What’s a representative APR?

  • A representative APR is the advertised APR you’re most likely to get if your application is successful
  • To help you compare cards, all providers will calculate the representative APR using the same standard formula and an assumed credit limit of £1,200
  • It’s an example rate because lenders can’t specify your actual rate until they’ve seen your application and assessed factors like your credit rating
  • Providers only have to offer the representative APR to 51% of customers that apply, so the final rate you’re offered could be much higher depending on your situation

What’s a personal APR?

  • The APR you’ll be offered when you apply for a credit card will depend on your individual financial circumstances
  • It’ll be based on factors like your credit rating, how you manage your money and whether you’ve repaid any previous money you’ve borrowed
  • Your personal APR could be the same as the representative APR, or it could be higher depending on your application assessment and the credit limit you’re applying for

Different types of APRs

The representative APR is based on the amount of interest you’ll pay on purchases, but there are other types of APR that can also apply to your credit card:

  • Introductory APR - this is typically a lower than usual APR, sometimes even 0%, that’s given to new customers for a set number of months. Some credit cards offer introductory APRs on purchases, balance transfers or both
  • Balance transfer APR - this is the interest rate you’ll pay when you transfer a balance from one credit card to another. People often transfer their balance to another card when the introductory APR is about to end
  • Penalty APR - this is a high interest rate that can be applied if your credit card payment’s late or if you regularly spend over your credit limit. It can apply to both new and existing transactions on your card and can last for six months before it’s reviewed

How can I lower my credit card APR?

There are a few ways that you can bring down the interest rate on your credit balance, which include:

  1. Opening a credit card with an introductory 0% deal

    Whether you’re successful will depend on your credit history. Make sure you check if there’ll be a transfer fee and you should try your best to pay off the balance before the standard APR kicks in.
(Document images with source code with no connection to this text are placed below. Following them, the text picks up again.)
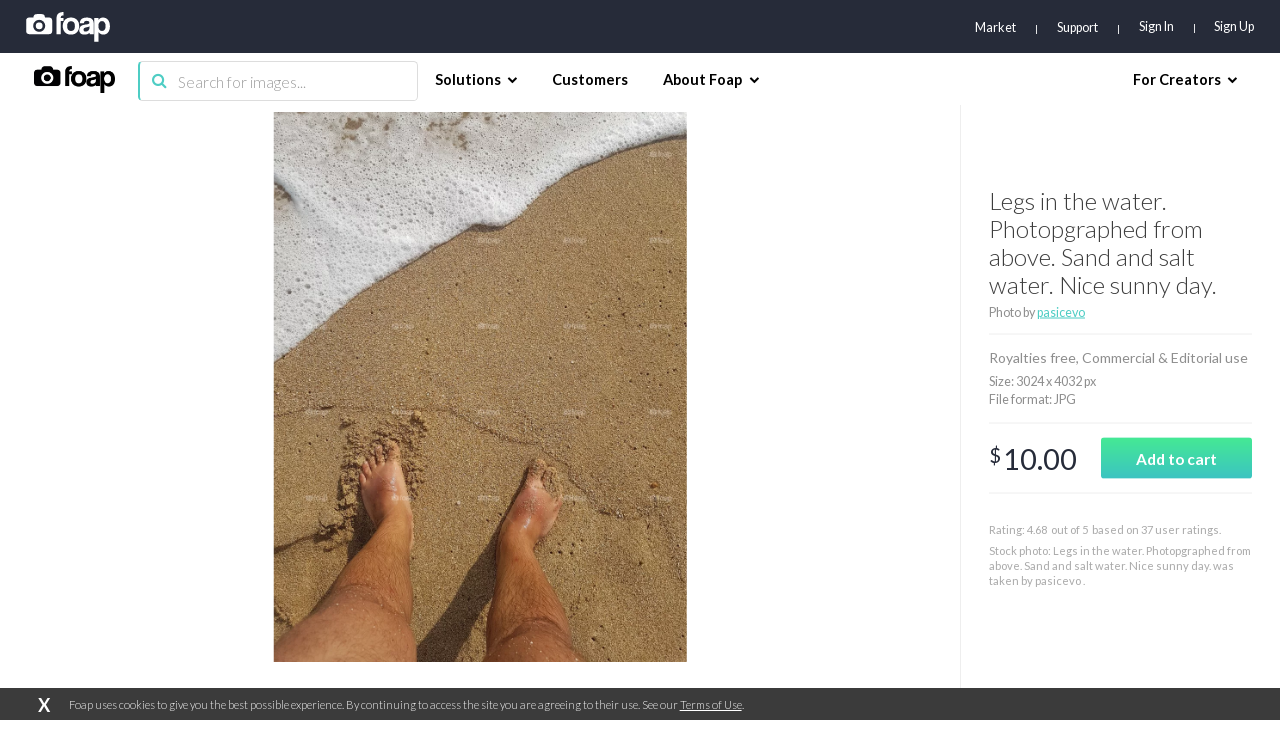

--- FILE ---
content_type: text/html; charset=utf-8
request_url: https://www.google.com/recaptcha/api2/aframe
body_size: 257
content:
<!DOCTYPE HTML><html><head><meta http-equiv="content-type" content="text/html; charset=UTF-8"></head><body><script nonce="5eauphWAP-0voDBWL2__mw">/** Anti-fraud and anti-abuse applications only. See google.com/recaptcha */ try{var clients={'sodar':'https://pagead2.googlesyndication.com/pagead/sodar?'};window.addEventListener("message",function(a){try{if(a.source===window.parent){var b=JSON.parse(a.data);var c=clients[b['id']];if(c){var d=document.createElement('img');d.src=c+b['params']+'&rc='+(localStorage.getItem("rc::a")?sessionStorage.getItem("rc::b"):"");window.document.body.appendChild(d);sessionStorage.setItem("rc::e",parseInt(sessionStorage.getItem("rc::e")||0)+1);localStorage.setItem("rc::h",'1768719884356');}}}catch(b){}});window.parent.postMessage("_grecaptcha_ready", "*");}catch(b){}</script></body></html>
  2. Speaking to your card provider

    It’s worth contacting your credit card provider to try and negotiate a lower rate. If you take time to compare other cards you can reference the competitive rates being offered.
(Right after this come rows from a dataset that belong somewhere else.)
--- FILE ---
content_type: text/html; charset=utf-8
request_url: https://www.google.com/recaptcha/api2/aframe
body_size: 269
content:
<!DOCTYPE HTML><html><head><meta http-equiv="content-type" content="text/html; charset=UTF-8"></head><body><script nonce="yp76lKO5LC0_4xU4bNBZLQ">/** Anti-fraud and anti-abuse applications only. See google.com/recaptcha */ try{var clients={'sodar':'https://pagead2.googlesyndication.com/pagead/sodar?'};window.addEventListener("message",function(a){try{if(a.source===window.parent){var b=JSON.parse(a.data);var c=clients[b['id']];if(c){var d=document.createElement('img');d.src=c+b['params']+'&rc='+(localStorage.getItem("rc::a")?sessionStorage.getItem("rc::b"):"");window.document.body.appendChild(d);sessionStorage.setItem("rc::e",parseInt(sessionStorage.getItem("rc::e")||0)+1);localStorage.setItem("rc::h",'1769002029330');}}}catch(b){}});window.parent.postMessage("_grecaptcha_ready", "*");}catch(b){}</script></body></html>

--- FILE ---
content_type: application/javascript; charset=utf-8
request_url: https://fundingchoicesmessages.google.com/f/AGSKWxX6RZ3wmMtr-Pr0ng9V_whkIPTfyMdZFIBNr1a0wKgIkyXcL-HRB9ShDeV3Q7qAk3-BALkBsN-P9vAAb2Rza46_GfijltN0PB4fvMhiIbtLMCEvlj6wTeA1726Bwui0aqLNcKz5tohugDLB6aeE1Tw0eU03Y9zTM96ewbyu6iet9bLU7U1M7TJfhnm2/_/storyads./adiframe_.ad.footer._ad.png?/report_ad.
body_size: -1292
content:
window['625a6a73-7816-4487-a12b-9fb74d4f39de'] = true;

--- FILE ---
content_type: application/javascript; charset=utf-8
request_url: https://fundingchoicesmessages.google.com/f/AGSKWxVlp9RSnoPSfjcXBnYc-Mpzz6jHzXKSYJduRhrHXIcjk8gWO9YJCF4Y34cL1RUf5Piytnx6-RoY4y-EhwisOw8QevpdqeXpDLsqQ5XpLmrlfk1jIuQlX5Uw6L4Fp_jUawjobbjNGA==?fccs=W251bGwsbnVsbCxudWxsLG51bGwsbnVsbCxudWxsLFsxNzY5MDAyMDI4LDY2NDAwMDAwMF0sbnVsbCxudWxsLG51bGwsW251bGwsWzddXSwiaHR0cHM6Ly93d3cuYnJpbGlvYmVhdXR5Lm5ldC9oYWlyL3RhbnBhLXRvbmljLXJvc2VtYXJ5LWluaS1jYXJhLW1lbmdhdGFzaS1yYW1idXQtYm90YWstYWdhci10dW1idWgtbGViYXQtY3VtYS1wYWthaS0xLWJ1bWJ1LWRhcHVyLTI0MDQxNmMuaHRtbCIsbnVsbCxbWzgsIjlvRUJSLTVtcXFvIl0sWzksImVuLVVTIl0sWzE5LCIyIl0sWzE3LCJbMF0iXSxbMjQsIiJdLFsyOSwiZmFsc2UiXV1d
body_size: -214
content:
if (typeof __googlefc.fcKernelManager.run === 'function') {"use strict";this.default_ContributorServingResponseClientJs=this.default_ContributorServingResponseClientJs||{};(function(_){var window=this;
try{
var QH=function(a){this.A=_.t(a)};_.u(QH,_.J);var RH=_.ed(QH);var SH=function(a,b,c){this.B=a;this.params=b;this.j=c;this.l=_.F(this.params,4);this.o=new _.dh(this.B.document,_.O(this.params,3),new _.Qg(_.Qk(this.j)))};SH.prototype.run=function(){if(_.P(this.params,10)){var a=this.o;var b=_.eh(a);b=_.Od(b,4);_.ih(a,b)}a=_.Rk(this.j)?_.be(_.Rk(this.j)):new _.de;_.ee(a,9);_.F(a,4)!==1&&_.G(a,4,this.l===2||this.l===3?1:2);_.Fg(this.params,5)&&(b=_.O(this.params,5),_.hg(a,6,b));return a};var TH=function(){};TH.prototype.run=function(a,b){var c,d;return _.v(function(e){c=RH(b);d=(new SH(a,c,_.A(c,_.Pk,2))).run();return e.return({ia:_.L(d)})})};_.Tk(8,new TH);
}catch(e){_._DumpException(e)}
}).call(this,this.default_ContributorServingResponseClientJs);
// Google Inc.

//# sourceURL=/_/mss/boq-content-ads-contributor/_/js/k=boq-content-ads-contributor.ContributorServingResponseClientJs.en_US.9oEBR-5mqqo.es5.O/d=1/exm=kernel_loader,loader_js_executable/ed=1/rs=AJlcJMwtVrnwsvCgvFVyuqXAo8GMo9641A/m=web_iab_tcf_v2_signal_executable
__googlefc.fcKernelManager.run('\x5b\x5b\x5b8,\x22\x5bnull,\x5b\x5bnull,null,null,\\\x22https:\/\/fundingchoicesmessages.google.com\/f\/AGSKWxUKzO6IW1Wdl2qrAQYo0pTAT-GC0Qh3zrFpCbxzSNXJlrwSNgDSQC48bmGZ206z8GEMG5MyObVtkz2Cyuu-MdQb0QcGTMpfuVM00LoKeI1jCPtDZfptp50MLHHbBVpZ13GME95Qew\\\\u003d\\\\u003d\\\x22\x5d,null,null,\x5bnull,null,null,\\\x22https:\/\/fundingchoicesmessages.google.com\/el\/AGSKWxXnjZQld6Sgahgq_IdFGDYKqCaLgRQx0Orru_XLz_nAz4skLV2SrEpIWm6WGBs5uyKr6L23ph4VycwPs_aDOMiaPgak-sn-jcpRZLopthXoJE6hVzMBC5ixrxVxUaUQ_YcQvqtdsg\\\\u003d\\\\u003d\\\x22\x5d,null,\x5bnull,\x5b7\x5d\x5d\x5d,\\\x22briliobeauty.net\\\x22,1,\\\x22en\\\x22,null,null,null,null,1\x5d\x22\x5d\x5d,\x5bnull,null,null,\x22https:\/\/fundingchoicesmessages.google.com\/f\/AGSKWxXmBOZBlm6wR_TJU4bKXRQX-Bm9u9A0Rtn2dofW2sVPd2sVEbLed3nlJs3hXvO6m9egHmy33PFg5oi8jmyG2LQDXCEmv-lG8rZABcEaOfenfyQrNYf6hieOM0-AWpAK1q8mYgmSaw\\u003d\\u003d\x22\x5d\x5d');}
  3. Paying more than the minimum payments

    If you pay just the minimum amount required it’ll take longer to clear your debt. It could also impact your credit rating over time. This could lead to higher APRs, so always try to pay off as much as you can.

  4. Building your credit score

    If you repay your debts on time and don’t exceed your credit limit on your cards you’ll be offered a lower APR than someone who regularly misses payments. A good credit score can help you get a better rate.

Choosing a credit card with the right APR for you

Which credit card’s right for you will depend on your circumstances and how you want to use the card. For example:

Balance transfer cards

If you want a better interest rate and help with your monthly repayments, you can try a balance transfer card. You may need to have a good credit rating and you’ll need to pay attention to when the low interest rate period ends to avoid getting caught out.

Credit builder cards

These cards could help you build your credit history. They typically have a low credit limit and high interest rates, but paying your bill on time can improve your credit rating and help you get better APR offers in the future.

Purchase cards

If you’re planning a big purchase like a car or a holiday, these cards usually have an interest-free period which can make it a cheaper way to borrow money. Again, you’ll usually need a good credit rating to get one.

Reward cards

Some cards will offer cashback, travel miles or store discounts when you use them. They often come with an annual fee and high interest rates, so you’ll need to make sure the benefits outweigh the costs.

When you’re looking for a credit card you’ll need to compare APRs, rewards and fees before you make a decision. And always be confident you can afford the minimum payment.